## Task directions
Render the records below as a Markdown table with the columns "Row" and "Line". Put one non-blank line in each row, numbered in order, and leave out the blank lines.

## Available data

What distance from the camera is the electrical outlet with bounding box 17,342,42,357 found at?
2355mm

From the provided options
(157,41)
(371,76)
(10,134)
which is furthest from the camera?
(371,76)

## Correct result
| Row | Line |
|---|---|
| 1 | What distance from the camera is the electrical outlet with bounding box 17,342,42,357 found at? |
| 2 | 2355mm |
| 3 | From the provided options |
| 4 | (157,41) |
| 5 | (371,76) |
| 6 | (10,134) |
| 7 | which is furthest from the camera? |
| 8 | (371,76) |